[Stored data entries]
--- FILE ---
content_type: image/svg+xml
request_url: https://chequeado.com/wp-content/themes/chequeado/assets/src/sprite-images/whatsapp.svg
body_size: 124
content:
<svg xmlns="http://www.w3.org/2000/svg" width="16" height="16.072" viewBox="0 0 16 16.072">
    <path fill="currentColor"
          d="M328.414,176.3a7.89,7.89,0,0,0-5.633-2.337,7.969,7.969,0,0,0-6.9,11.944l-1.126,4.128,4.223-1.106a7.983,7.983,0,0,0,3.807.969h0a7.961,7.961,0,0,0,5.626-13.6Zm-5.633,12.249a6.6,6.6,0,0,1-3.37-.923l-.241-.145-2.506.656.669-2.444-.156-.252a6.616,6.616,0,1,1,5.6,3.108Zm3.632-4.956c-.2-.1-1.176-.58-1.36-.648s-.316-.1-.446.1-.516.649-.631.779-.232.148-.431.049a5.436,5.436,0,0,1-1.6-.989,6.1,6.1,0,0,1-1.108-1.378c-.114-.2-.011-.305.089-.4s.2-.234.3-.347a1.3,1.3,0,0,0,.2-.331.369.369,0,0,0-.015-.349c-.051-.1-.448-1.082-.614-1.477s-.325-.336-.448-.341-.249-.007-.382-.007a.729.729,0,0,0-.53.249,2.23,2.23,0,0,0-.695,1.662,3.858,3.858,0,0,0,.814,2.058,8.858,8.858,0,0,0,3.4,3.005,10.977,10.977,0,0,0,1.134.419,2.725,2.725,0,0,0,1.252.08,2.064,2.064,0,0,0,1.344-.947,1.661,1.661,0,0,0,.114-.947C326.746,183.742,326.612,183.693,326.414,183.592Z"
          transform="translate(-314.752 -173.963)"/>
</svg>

*Try it*: Copy down the whole of the data above, matching it exactly.

*Solution to the problem*:
--- FILE ---
content_type: image/svg+xml
request_url: https://chequeado.com/wp-content/themes/chequeado/assets/src/sprite-images/whatsapp.svg
body_size: 124
content:
<svg xmlns="http://www.w3.org/2000/svg" width="16" height="16.072" viewBox="0 0 16 16.072">
    <path fill="currentColor"
          d="M328.414,176.3a7.89,7.89,0,0,0-5.633-2.337,7.969,7.969,0,0,0-6.9,11.944l-1.126,4.128,4.223-1.106a7.983,7.983,0,0,0,3.807.969h0a7.961,7.961,0,0,0,5.626-13.6Zm-5.633,12.249a6.6,6.6,0,0,1-3.37-.923l-.241-.145-2.506.656.669-2.444-.156-.252a6.616,6.616,0,1,1,5.6,3.108Zm3.632-4.956c-.2-.1-1.176-.58-1.36-.648s-.316-.1-.446.1-.516.649-.631.779-.232.148-.431.049a5.436,5.436,0,0,1-1.6-.989,6.1,6.1,0,0,1-1.108-1.378c-.114-.2-.011-.305.089-.4s.2-.234.3-.347a1.3,1.3,0,0,0,.2-.331.369.369,0,0,0-.015-.349c-.051-.1-.448-1.082-.614-1.477s-.325-.336-.448-.341-.249-.007-.382-.007a.729.729,0,0,0-.53.249,2.23,2.23,0,0,0-.695,1.662,3.858,3.858,0,0,0,.814,2.058,8.858,8.858,0,0,0,3.4,3.005,10.977,10.977,0,0,0,1.134.419,2.725,2.725,0,0,0,1.252.08,2.064,2.064,0,0,0,1.344-.947,1.661,1.661,0,0,0,.114-.947C326.746,183.742,326.612,183.693,326.414,183.592Z"
          transform="translate(-314.752 -173.963)"/>
</svg>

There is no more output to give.